The Guptas of Jaunpur have been in the chaat business in Mumbai for the past 60 years, ever since Ashok Gupta’s father started selling bhel puri in the city. Over the years, Ashok and his three brothers managed to set up three chaat shops in Bandra as a joint family. In 2008, Ashok struck out on his own and rented his own separate shop space, aiming to pass the business down to his son.

The shop rent, which was Rs 3,000 back in 2008, has gradually increased to Rs 10,000 today.

Sachin Gupta with his wife Shilpa (left), his baby Shanvi and his mother Chitra.

Sachin Gupta started working at the chaat shop as a teenager, while studying up to Class 12 at a Catholic-run English-medium night school. Since then, he has spent all his days running the business. The family spends every morning making chutneys and boiling potatoes and grams for the shop, which they open to customers at 4 pm. While Ashok speaks only in Hindi, Sachin is able to chat in English with many of his regular customers. “People are really friendly here, which is why I don’t want to move out of Bandra,” said Sachin Gupta.
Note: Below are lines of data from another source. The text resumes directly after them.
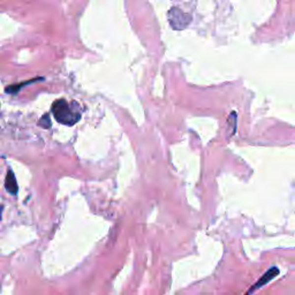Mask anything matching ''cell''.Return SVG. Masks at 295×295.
Masks as SVG:
<instances>
[{"instance_id": "cell-1", "label": "cell", "mask_w": 295, "mask_h": 295, "mask_svg": "<svg viewBox=\"0 0 295 295\" xmlns=\"http://www.w3.org/2000/svg\"><path fill=\"white\" fill-rule=\"evenodd\" d=\"M52 113L56 120L62 125L73 126L81 119V113L65 99H58L53 103Z\"/></svg>"}, {"instance_id": "cell-2", "label": "cell", "mask_w": 295, "mask_h": 295, "mask_svg": "<svg viewBox=\"0 0 295 295\" xmlns=\"http://www.w3.org/2000/svg\"><path fill=\"white\" fill-rule=\"evenodd\" d=\"M186 18H190V16H187L179 8H172L169 13V20L174 29L180 30L188 26L190 20H186Z\"/></svg>"}, {"instance_id": "cell-3", "label": "cell", "mask_w": 295, "mask_h": 295, "mask_svg": "<svg viewBox=\"0 0 295 295\" xmlns=\"http://www.w3.org/2000/svg\"><path fill=\"white\" fill-rule=\"evenodd\" d=\"M278 274H279V269H278L277 266H272L269 271H266V272L260 278V280L256 281V283H255L253 286L249 288V291H248L244 295H251L254 292H256L257 290H260V288H262L266 284L270 283V281L274 279Z\"/></svg>"}, {"instance_id": "cell-4", "label": "cell", "mask_w": 295, "mask_h": 295, "mask_svg": "<svg viewBox=\"0 0 295 295\" xmlns=\"http://www.w3.org/2000/svg\"><path fill=\"white\" fill-rule=\"evenodd\" d=\"M5 187L6 190H7L9 194H12V195H16V194H18V182H16V177L12 170H9L7 172V176H6Z\"/></svg>"}, {"instance_id": "cell-5", "label": "cell", "mask_w": 295, "mask_h": 295, "mask_svg": "<svg viewBox=\"0 0 295 295\" xmlns=\"http://www.w3.org/2000/svg\"><path fill=\"white\" fill-rule=\"evenodd\" d=\"M39 80H43L42 78H38V79H33V80H30V81H26V82H22L20 83V85H15V86H9L6 88V92L7 93H16L19 91L20 89H22L23 87L27 86V85H30V83H33L36 81H39Z\"/></svg>"}, {"instance_id": "cell-6", "label": "cell", "mask_w": 295, "mask_h": 295, "mask_svg": "<svg viewBox=\"0 0 295 295\" xmlns=\"http://www.w3.org/2000/svg\"><path fill=\"white\" fill-rule=\"evenodd\" d=\"M38 125L41 127H43V128H50V126H51V122H50L49 116L45 115L44 117H43V118L39 120Z\"/></svg>"}, {"instance_id": "cell-7", "label": "cell", "mask_w": 295, "mask_h": 295, "mask_svg": "<svg viewBox=\"0 0 295 295\" xmlns=\"http://www.w3.org/2000/svg\"><path fill=\"white\" fill-rule=\"evenodd\" d=\"M1 214H2V206H0V219H1Z\"/></svg>"}]
</instances>
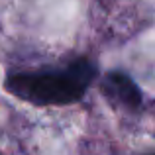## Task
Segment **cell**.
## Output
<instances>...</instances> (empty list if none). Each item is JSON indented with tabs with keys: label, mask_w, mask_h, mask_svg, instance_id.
<instances>
[{
	"label": "cell",
	"mask_w": 155,
	"mask_h": 155,
	"mask_svg": "<svg viewBox=\"0 0 155 155\" xmlns=\"http://www.w3.org/2000/svg\"><path fill=\"white\" fill-rule=\"evenodd\" d=\"M100 88H102L106 98L118 106H124L130 110H136L141 106V91L124 73H108Z\"/></svg>",
	"instance_id": "obj_2"
},
{
	"label": "cell",
	"mask_w": 155,
	"mask_h": 155,
	"mask_svg": "<svg viewBox=\"0 0 155 155\" xmlns=\"http://www.w3.org/2000/svg\"><path fill=\"white\" fill-rule=\"evenodd\" d=\"M96 77V67L88 59H77L65 71L55 73H20L8 77L6 91L26 102L38 106L71 104L81 100L91 81Z\"/></svg>",
	"instance_id": "obj_1"
}]
</instances>
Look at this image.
He sells plates of sev puri, pani puri and other chaat for Rs 20 to Rs 25 each, to scores of customers every day. “We have not increased our prices in many years because people in this area would not be able to afford more expensive chaat,” said Sachin Gupta.
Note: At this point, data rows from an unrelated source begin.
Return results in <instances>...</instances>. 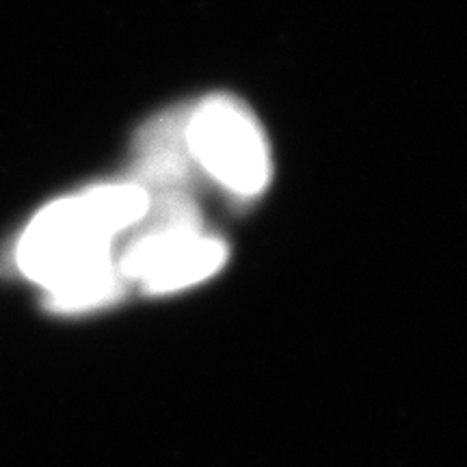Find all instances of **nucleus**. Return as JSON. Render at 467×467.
<instances>
[{
    "mask_svg": "<svg viewBox=\"0 0 467 467\" xmlns=\"http://www.w3.org/2000/svg\"><path fill=\"white\" fill-rule=\"evenodd\" d=\"M189 107H173L150 119L134 139L130 180L148 192L191 191L195 162L186 143Z\"/></svg>",
    "mask_w": 467,
    "mask_h": 467,
    "instance_id": "nucleus-4",
    "label": "nucleus"
},
{
    "mask_svg": "<svg viewBox=\"0 0 467 467\" xmlns=\"http://www.w3.org/2000/svg\"><path fill=\"white\" fill-rule=\"evenodd\" d=\"M186 143L197 171L238 200H255L273 178L271 148L258 117L230 93L189 104Z\"/></svg>",
    "mask_w": 467,
    "mask_h": 467,
    "instance_id": "nucleus-3",
    "label": "nucleus"
},
{
    "mask_svg": "<svg viewBox=\"0 0 467 467\" xmlns=\"http://www.w3.org/2000/svg\"><path fill=\"white\" fill-rule=\"evenodd\" d=\"M150 192L134 180L107 182L48 203L16 247L20 273L44 288L52 314L109 307L128 292L113 255L115 238L141 223Z\"/></svg>",
    "mask_w": 467,
    "mask_h": 467,
    "instance_id": "nucleus-1",
    "label": "nucleus"
},
{
    "mask_svg": "<svg viewBox=\"0 0 467 467\" xmlns=\"http://www.w3.org/2000/svg\"><path fill=\"white\" fill-rule=\"evenodd\" d=\"M227 262L223 238L203 230L202 210L191 191L150 197V208L121 249L117 266L145 295H169L206 282Z\"/></svg>",
    "mask_w": 467,
    "mask_h": 467,
    "instance_id": "nucleus-2",
    "label": "nucleus"
}]
</instances>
Prices of raw materials for their business, however, have only been rising. Cooking gas, which cost them Rs 200 a month before demonetisation, now costs Rs 310. Puris, sev, puffed rice and other items needed daily have also seen a similar increase in prices.

“It is all an indirect impact of GST,” said Ashok Gupta. “Even though our business is not big enough to have its own GST number, everything we buy is more expensive now because of GST.”
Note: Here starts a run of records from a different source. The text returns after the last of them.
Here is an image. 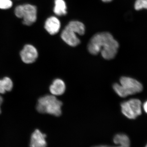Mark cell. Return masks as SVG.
<instances>
[{
	"instance_id": "cell-1",
	"label": "cell",
	"mask_w": 147,
	"mask_h": 147,
	"mask_svg": "<svg viewBox=\"0 0 147 147\" xmlns=\"http://www.w3.org/2000/svg\"><path fill=\"white\" fill-rule=\"evenodd\" d=\"M119 47L118 42L108 32L98 33L94 35L88 46V50L91 54L97 55L100 53L102 57L106 60L114 59Z\"/></svg>"
},
{
	"instance_id": "cell-2",
	"label": "cell",
	"mask_w": 147,
	"mask_h": 147,
	"mask_svg": "<svg viewBox=\"0 0 147 147\" xmlns=\"http://www.w3.org/2000/svg\"><path fill=\"white\" fill-rule=\"evenodd\" d=\"M63 103L53 95H47L40 98L36 109L38 113L59 117L62 114Z\"/></svg>"
},
{
	"instance_id": "cell-3",
	"label": "cell",
	"mask_w": 147,
	"mask_h": 147,
	"mask_svg": "<svg viewBox=\"0 0 147 147\" xmlns=\"http://www.w3.org/2000/svg\"><path fill=\"white\" fill-rule=\"evenodd\" d=\"M113 88L119 96L124 98L141 92L143 88L142 84L136 79L123 76L120 79V84H114Z\"/></svg>"
},
{
	"instance_id": "cell-4",
	"label": "cell",
	"mask_w": 147,
	"mask_h": 147,
	"mask_svg": "<svg viewBox=\"0 0 147 147\" xmlns=\"http://www.w3.org/2000/svg\"><path fill=\"white\" fill-rule=\"evenodd\" d=\"M121 110L123 114L130 119H134L142 113V102L137 98H132L121 103Z\"/></svg>"
},
{
	"instance_id": "cell-5",
	"label": "cell",
	"mask_w": 147,
	"mask_h": 147,
	"mask_svg": "<svg viewBox=\"0 0 147 147\" xmlns=\"http://www.w3.org/2000/svg\"><path fill=\"white\" fill-rule=\"evenodd\" d=\"M76 34H78L77 31L67 24L61 34V38L67 45L71 47H76L81 42Z\"/></svg>"
},
{
	"instance_id": "cell-6",
	"label": "cell",
	"mask_w": 147,
	"mask_h": 147,
	"mask_svg": "<svg viewBox=\"0 0 147 147\" xmlns=\"http://www.w3.org/2000/svg\"><path fill=\"white\" fill-rule=\"evenodd\" d=\"M21 60L26 64L34 62L38 57L37 49L32 45L28 44L24 46L20 53Z\"/></svg>"
},
{
	"instance_id": "cell-7",
	"label": "cell",
	"mask_w": 147,
	"mask_h": 147,
	"mask_svg": "<svg viewBox=\"0 0 147 147\" xmlns=\"http://www.w3.org/2000/svg\"><path fill=\"white\" fill-rule=\"evenodd\" d=\"M23 6V24L26 26H31L36 20V7L35 6L28 4L24 5Z\"/></svg>"
},
{
	"instance_id": "cell-8",
	"label": "cell",
	"mask_w": 147,
	"mask_h": 147,
	"mask_svg": "<svg viewBox=\"0 0 147 147\" xmlns=\"http://www.w3.org/2000/svg\"><path fill=\"white\" fill-rule=\"evenodd\" d=\"M46 137V134L42 133L39 129H36L32 134L30 147H47Z\"/></svg>"
},
{
	"instance_id": "cell-9",
	"label": "cell",
	"mask_w": 147,
	"mask_h": 147,
	"mask_svg": "<svg viewBox=\"0 0 147 147\" xmlns=\"http://www.w3.org/2000/svg\"><path fill=\"white\" fill-rule=\"evenodd\" d=\"M113 142L116 146L108 145H98L92 147H130V139L126 134L120 133L115 135L113 138Z\"/></svg>"
},
{
	"instance_id": "cell-10",
	"label": "cell",
	"mask_w": 147,
	"mask_h": 147,
	"mask_svg": "<svg viewBox=\"0 0 147 147\" xmlns=\"http://www.w3.org/2000/svg\"><path fill=\"white\" fill-rule=\"evenodd\" d=\"M61 28L60 21L55 16H51L45 21V28L50 34H57Z\"/></svg>"
},
{
	"instance_id": "cell-11",
	"label": "cell",
	"mask_w": 147,
	"mask_h": 147,
	"mask_svg": "<svg viewBox=\"0 0 147 147\" xmlns=\"http://www.w3.org/2000/svg\"><path fill=\"white\" fill-rule=\"evenodd\" d=\"M50 91L54 96L61 95L64 93L66 90L65 83L62 79H55L50 86Z\"/></svg>"
},
{
	"instance_id": "cell-12",
	"label": "cell",
	"mask_w": 147,
	"mask_h": 147,
	"mask_svg": "<svg viewBox=\"0 0 147 147\" xmlns=\"http://www.w3.org/2000/svg\"><path fill=\"white\" fill-rule=\"evenodd\" d=\"M54 12L58 16H64L67 13V6L64 0H55Z\"/></svg>"
},
{
	"instance_id": "cell-13",
	"label": "cell",
	"mask_w": 147,
	"mask_h": 147,
	"mask_svg": "<svg viewBox=\"0 0 147 147\" xmlns=\"http://www.w3.org/2000/svg\"><path fill=\"white\" fill-rule=\"evenodd\" d=\"M6 91L9 92L13 88V84L12 80L8 77H5L2 79Z\"/></svg>"
},
{
	"instance_id": "cell-14",
	"label": "cell",
	"mask_w": 147,
	"mask_h": 147,
	"mask_svg": "<svg viewBox=\"0 0 147 147\" xmlns=\"http://www.w3.org/2000/svg\"><path fill=\"white\" fill-rule=\"evenodd\" d=\"M134 7L137 10L144 8L147 9V0H137Z\"/></svg>"
},
{
	"instance_id": "cell-15",
	"label": "cell",
	"mask_w": 147,
	"mask_h": 147,
	"mask_svg": "<svg viewBox=\"0 0 147 147\" xmlns=\"http://www.w3.org/2000/svg\"><path fill=\"white\" fill-rule=\"evenodd\" d=\"M12 2L11 0H0V9H7L11 8Z\"/></svg>"
},
{
	"instance_id": "cell-16",
	"label": "cell",
	"mask_w": 147,
	"mask_h": 147,
	"mask_svg": "<svg viewBox=\"0 0 147 147\" xmlns=\"http://www.w3.org/2000/svg\"><path fill=\"white\" fill-rule=\"evenodd\" d=\"M15 14L16 17L19 18H23L24 13V6L18 5L16 7L15 9Z\"/></svg>"
},
{
	"instance_id": "cell-17",
	"label": "cell",
	"mask_w": 147,
	"mask_h": 147,
	"mask_svg": "<svg viewBox=\"0 0 147 147\" xmlns=\"http://www.w3.org/2000/svg\"><path fill=\"white\" fill-rule=\"evenodd\" d=\"M5 88L2 79L0 80V94H3L6 92Z\"/></svg>"
},
{
	"instance_id": "cell-18",
	"label": "cell",
	"mask_w": 147,
	"mask_h": 147,
	"mask_svg": "<svg viewBox=\"0 0 147 147\" xmlns=\"http://www.w3.org/2000/svg\"><path fill=\"white\" fill-rule=\"evenodd\" d=\"M143 108H144V110L146 113H147V101L144 103L143 105Z\"/></svg>"
},
{
	"instance_id": "cell-19",
	"label": "cell",
	"mask_w": 147,
	"mask_h": 147,
	"mask_svg": "<svg viewBox=\"0 0 147 147\" xmlns=\"http://www.w3.org/2000/svg\"><path fill=\"white\" fill-rule=\"evenodd\" d=\"M3 102V98L1 96H0V114H1V105L2 103Z\"/></svg>"
},
{
	"instance_id": "cell-20",
	"label": "cell",
	"mask_w": 147,
	"mask_h": 147,
	"mask_svg": "<svg viewBox=\"0 0 147 147\" xmlns=\"http://www.w3.org/2000/svg\"><path fill=\"white\" fill-rule=\"evenodd\" d=\"M102 1L104 2L108 3L111 2V1H113V0H102Z\"/></svg>"
},
{
	"instance_id": "cell-21",
	"label": "cell",
	"mask_w": 147,
	"mask_h": 147,
	"mask_svg": "<svg viewBox=\"0 0 147 147\" xmlns=\"http://www.w3.org/2000/svg\"><path fill=\"white\" fill-rule=\"evenodd\" d=\"M145 147H147V144L146 145V146H145Z\"/></svg>"
}]
</instances>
Apart from GST, agricultural distress has been playing a bigger role in inflation this year. In just the past six months, potato prices have risen from Rs 15 to Rs 25 per kg, and onion prices – thanks to a poor rabi crop harvest – have increased from Rs 20 to Rs 60 per kg. “We put less onions in our chaat items these days, and when customers ask for more we just tell them why it is not possible,” said Gupta.

Not temporary

In their house behind the shop, Sachin Gupta’s mother Chitra also has complaints about the rising cost of living.

“It took three years for the price of atta [flour] to increase from Rs 130 to Rs 150 for five kilos. Now in just six months, atta price has gone from Rs 150 to Rs 175,” said Chitra Gupta. Her forehead creasing with stress, she listed every other household item that has been hit by price-rise: dals, rice, vegetables, soaps and diapers for Sachin’s baby. Since Ashok Gupta is also a diabetes patient, the family spends at least Rs 600 a month on medicines.

“We are simple vegetarians and we have never spent much on shopping, so there really is nothing that we can do to cut down our expenses,” said Chitra Gupta.

In recent months, the Guptas’ income from the chaat shop has been less than their monthly expenditure, which is close to Rs 30,000. While chaat sales usually dip every monsoon before picking up again, their situation this year has forced the family to dip into their savings to subsist. They are now unsure of what to expect in the future.

“For three years, we kept thinking that the economy is down only temporarily, and that our business would get better in a few months,” said Ashok Gupta. “Instead, things have only become worse.”

While the Guptas blame the BJP government for introducing demonetisation and GST, Sachin believes any other political party would have been no different. “At least the BJP has done some good work by coming up with schemes for saving daughters and educating girls,” he said.

Sachin’s biggest worry is his daughter Shanvi’s future, for which he wants to build substantial savings. “I wish I had saved more money earlier, before things got bad,” said Sachin. “My dream is to buy a house and the shop space, and to make my daughter an air hostess.”